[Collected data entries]
::::::::::

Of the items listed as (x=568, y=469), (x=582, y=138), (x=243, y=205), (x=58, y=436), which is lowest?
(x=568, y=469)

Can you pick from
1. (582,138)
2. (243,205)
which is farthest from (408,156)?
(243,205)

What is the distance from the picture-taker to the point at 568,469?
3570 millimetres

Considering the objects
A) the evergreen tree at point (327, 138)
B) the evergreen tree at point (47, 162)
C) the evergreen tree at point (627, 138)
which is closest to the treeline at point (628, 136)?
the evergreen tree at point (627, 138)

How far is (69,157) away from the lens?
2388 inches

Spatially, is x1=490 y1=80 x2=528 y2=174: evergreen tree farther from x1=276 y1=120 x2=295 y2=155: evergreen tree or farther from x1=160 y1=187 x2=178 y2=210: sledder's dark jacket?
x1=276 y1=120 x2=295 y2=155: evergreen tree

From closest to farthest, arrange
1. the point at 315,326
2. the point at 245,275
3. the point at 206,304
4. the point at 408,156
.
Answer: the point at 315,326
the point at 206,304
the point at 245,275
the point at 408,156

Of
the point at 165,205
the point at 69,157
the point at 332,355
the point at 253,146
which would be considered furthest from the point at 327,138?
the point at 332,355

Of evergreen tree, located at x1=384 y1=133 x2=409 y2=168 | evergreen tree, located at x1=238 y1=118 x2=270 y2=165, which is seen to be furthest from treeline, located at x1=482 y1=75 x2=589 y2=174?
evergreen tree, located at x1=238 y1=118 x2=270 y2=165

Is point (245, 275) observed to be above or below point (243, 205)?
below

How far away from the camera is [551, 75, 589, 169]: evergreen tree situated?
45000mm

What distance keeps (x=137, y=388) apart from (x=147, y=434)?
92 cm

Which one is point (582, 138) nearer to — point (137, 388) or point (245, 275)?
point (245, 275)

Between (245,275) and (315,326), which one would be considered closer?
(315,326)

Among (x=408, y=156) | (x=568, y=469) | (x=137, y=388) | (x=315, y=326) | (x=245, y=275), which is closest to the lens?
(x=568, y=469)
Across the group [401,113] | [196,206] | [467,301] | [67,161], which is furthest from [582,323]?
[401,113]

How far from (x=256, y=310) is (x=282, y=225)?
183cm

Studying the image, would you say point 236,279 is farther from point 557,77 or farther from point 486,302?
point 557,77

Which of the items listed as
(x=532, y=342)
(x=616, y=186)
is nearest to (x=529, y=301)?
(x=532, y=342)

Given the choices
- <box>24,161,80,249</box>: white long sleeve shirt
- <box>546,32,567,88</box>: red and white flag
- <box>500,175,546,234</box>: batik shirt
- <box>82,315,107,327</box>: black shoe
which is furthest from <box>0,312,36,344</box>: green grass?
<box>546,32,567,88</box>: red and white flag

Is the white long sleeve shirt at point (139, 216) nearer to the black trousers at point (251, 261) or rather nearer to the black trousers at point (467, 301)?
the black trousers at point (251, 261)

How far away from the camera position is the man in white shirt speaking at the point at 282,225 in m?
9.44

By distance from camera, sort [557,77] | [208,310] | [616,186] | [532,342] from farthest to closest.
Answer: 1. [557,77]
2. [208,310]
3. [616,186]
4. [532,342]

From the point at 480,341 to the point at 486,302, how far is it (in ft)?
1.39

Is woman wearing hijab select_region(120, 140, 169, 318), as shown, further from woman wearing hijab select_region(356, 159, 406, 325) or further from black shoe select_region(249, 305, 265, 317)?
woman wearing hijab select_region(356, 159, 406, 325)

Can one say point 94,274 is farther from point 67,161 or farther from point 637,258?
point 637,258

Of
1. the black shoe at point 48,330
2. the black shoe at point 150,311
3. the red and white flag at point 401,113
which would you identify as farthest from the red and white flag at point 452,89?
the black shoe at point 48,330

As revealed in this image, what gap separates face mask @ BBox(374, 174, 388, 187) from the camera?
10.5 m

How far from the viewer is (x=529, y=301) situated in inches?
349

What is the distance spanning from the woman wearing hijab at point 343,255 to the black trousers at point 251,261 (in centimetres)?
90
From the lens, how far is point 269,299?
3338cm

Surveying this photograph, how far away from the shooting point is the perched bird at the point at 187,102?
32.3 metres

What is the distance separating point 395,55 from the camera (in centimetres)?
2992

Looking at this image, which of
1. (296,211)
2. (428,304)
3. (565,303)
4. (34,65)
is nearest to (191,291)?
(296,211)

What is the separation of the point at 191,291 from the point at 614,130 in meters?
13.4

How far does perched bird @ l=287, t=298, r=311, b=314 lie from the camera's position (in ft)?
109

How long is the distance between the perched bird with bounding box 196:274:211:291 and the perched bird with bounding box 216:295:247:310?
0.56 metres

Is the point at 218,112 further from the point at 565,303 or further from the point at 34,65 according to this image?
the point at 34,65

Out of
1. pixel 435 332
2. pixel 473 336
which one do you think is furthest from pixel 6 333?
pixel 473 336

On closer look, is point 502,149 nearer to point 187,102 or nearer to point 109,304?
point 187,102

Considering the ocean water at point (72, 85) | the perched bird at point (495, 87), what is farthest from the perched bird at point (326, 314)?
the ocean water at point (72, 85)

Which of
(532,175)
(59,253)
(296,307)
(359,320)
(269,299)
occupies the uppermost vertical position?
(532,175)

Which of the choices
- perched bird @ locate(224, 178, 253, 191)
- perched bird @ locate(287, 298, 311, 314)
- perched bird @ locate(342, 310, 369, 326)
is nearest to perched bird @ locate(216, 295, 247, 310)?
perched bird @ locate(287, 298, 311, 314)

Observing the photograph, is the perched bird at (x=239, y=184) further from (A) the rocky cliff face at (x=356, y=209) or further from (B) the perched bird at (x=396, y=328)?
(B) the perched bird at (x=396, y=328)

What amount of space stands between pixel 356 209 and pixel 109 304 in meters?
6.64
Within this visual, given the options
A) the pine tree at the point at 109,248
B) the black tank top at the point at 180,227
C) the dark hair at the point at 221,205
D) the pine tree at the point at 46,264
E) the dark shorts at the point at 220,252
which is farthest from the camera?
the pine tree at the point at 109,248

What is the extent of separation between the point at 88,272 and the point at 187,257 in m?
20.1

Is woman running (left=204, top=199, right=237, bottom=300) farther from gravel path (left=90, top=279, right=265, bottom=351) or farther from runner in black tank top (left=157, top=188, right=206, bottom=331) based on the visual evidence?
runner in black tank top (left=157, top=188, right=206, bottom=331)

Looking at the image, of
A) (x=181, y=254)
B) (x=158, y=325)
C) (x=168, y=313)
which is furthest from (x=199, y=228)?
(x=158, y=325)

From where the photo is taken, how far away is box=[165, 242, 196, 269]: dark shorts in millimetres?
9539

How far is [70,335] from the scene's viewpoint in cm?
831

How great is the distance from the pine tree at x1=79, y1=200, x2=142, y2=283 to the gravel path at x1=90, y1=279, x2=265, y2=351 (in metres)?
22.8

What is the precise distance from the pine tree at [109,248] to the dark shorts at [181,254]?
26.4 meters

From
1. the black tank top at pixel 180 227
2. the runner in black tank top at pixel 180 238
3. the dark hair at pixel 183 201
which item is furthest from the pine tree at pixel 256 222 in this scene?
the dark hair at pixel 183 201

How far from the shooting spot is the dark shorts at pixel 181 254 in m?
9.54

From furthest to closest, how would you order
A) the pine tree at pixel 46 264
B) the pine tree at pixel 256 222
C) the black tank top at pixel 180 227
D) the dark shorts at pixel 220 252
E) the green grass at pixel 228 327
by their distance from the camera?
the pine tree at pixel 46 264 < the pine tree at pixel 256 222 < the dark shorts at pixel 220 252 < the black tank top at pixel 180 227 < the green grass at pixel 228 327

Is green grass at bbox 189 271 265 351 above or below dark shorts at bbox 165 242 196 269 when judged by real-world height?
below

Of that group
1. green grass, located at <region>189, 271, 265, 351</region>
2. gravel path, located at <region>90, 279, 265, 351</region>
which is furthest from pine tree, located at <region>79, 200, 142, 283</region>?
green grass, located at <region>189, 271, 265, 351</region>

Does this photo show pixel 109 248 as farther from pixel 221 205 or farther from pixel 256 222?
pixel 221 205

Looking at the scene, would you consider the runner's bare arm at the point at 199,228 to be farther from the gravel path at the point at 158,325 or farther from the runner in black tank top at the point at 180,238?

::::::::::

__Do this__: Rewrite everything from the start of the items down through the line containing "2388 inches", replacing "picture-taker" with "photographer" and changing nothing else.

__Exercise output__:
Of the items listed as (x=568, y=469), (x=582, y=138), (x=243, y=205), (x=58, y=436), which is lowest?
(x=568, y=469)

Can you pick from
1. (582,138)
2. (243,205)
which is farthest from (408,156)?
(243,205)

What is the distance from the photographer to the point at 568,469?
3570 millimetres

Considering the objects
A) the evergreen tree at point (327, 138)
B) the evergreen tree at point (47, 162)
C) the evergreen tree at point (627, 138)
which is closest to the treeline at point (628, 136)?
the evergreen tree at point (627, 138)

How far is (69,157) away from the lens?
2388 inches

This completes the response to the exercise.